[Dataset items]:
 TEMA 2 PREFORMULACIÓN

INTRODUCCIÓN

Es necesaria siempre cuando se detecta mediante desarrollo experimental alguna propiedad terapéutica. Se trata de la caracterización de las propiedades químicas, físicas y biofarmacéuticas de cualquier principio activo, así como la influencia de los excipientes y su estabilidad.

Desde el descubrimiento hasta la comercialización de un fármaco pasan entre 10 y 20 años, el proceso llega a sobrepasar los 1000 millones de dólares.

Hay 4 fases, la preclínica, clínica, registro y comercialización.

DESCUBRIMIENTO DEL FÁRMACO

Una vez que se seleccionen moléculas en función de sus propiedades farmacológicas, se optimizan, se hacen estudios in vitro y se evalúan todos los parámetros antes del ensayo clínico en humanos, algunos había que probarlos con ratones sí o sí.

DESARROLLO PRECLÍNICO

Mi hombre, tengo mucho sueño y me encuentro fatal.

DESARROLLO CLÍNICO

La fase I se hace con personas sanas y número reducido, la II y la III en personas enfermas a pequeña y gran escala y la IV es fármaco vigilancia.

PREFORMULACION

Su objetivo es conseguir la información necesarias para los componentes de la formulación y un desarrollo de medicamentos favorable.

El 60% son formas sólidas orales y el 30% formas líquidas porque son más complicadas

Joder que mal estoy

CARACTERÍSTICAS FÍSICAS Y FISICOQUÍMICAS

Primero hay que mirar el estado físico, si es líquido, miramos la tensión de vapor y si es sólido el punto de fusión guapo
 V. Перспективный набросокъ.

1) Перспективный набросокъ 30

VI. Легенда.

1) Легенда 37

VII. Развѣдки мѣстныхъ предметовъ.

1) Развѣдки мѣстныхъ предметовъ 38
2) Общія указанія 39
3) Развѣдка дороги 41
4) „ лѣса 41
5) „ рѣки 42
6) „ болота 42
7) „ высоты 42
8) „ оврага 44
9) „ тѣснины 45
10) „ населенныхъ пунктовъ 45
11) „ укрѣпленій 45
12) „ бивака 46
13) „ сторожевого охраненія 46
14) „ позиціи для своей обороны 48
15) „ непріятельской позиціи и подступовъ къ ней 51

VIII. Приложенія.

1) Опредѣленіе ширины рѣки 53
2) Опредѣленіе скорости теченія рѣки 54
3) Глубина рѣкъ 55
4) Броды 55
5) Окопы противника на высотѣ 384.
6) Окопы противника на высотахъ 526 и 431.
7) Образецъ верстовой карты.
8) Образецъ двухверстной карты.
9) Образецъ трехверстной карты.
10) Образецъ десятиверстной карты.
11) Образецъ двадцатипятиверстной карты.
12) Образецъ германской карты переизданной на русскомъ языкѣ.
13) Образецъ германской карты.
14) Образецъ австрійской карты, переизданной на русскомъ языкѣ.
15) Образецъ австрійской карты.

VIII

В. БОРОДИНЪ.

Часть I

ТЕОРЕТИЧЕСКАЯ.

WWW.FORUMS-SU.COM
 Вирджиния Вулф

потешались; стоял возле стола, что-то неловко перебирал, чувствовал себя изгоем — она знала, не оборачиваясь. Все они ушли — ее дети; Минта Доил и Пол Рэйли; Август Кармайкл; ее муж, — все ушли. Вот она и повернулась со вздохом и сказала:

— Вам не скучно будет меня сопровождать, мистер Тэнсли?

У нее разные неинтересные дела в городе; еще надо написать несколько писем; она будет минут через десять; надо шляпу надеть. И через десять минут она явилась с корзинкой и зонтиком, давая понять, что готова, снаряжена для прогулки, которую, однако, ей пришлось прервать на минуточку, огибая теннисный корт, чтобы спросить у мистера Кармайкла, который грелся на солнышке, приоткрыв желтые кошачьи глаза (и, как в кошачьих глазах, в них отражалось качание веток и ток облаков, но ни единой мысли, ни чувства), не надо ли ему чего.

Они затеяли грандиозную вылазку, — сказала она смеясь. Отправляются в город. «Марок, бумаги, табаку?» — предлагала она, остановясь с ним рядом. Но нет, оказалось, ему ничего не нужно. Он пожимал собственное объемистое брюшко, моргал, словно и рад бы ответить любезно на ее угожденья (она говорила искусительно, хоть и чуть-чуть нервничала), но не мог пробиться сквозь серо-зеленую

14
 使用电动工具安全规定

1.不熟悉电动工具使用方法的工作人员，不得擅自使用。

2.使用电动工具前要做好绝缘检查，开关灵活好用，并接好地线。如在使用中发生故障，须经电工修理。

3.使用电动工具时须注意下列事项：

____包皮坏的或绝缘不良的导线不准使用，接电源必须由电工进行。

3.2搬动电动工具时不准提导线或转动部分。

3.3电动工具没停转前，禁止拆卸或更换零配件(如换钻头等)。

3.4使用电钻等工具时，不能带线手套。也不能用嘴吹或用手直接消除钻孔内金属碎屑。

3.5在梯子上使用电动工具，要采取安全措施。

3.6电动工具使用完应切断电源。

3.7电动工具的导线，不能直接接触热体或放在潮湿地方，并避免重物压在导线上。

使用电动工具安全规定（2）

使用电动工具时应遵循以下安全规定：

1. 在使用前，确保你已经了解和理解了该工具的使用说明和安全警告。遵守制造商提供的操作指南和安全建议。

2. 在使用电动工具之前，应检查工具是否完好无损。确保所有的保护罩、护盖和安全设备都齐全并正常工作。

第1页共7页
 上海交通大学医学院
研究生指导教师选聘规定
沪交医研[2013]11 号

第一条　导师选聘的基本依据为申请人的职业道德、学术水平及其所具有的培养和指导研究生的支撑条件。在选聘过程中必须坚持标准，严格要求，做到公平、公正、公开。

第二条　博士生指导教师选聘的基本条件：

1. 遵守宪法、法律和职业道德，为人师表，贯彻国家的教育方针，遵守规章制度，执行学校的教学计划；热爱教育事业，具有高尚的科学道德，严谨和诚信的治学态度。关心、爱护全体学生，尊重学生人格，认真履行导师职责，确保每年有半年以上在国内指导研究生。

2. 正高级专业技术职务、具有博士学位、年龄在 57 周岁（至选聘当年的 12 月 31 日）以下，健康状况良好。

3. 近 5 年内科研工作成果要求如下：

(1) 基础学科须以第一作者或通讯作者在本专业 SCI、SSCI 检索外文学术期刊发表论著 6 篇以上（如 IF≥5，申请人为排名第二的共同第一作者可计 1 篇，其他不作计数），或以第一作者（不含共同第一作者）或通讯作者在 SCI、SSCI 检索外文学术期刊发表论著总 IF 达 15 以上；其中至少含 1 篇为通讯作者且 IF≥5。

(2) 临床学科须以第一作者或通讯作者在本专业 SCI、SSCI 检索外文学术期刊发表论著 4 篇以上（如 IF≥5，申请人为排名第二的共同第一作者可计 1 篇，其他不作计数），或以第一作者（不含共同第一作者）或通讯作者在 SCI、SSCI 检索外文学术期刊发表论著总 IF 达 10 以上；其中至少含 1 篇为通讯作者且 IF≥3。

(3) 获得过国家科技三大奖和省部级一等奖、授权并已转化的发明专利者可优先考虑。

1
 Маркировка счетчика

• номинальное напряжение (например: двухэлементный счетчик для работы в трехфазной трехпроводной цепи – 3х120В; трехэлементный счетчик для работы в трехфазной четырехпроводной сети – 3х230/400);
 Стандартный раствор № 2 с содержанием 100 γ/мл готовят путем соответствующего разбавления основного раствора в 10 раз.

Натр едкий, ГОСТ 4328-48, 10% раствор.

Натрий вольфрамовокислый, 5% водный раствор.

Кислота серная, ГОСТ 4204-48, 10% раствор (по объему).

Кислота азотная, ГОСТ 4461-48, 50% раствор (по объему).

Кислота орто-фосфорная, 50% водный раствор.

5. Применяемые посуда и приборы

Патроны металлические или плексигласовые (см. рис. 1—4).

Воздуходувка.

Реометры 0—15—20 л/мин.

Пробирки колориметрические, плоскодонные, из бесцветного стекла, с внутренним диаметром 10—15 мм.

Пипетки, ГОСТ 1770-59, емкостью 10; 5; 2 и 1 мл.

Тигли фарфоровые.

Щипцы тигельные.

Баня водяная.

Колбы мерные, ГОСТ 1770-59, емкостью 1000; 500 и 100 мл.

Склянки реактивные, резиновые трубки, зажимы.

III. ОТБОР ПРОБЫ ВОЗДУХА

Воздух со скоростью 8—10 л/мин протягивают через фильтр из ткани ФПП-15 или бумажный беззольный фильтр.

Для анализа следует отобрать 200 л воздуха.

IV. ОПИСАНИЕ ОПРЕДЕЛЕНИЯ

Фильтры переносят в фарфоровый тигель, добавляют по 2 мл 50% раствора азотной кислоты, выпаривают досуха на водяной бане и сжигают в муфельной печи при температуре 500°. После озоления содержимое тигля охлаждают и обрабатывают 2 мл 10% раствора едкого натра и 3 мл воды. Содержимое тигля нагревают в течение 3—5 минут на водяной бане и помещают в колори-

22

[Goal of the exercise]:
Copy out the range of lines above starting at the line with "Desde el descubrimiento" and ending at the line with "Su objetivo es", exactly and including both.

[Reply]:
Desde el descubrimiento hasta la comercialización de un fármaco pasan entre 10 y 20 años, el proceso llega a sobrepasar los 1000 millones de dólares.

Hay 4 fases, la preclínica, clínica, registro y comercialización.

DESCUBRIMIENTO DEL FÁRMACO

Una vez que se seleccionen moléculas en función de sus propiedades farmacológicas, se optimizan, se hacen estudios in vitro y se evalúan todos los parámetros antes del ensayo clínico en humanos, algunos había que probarlos con ratones sí o sí.

DESARROLLO PRECLÍNICO

Mi hombre, tengo mucho sueño y me encuentro fatal.

DESARROLLO CLÍNICO

La fase I se hace con personas sanas y número reducido, la II y la III en personas enfermas a pequeña y gran escala y la IV es fármaco vigilancia.

PREFORMULACION

Su objetivo es conseguir la información necesarias para los componentes de la formulación y un desarrollo de medicamentos favorable.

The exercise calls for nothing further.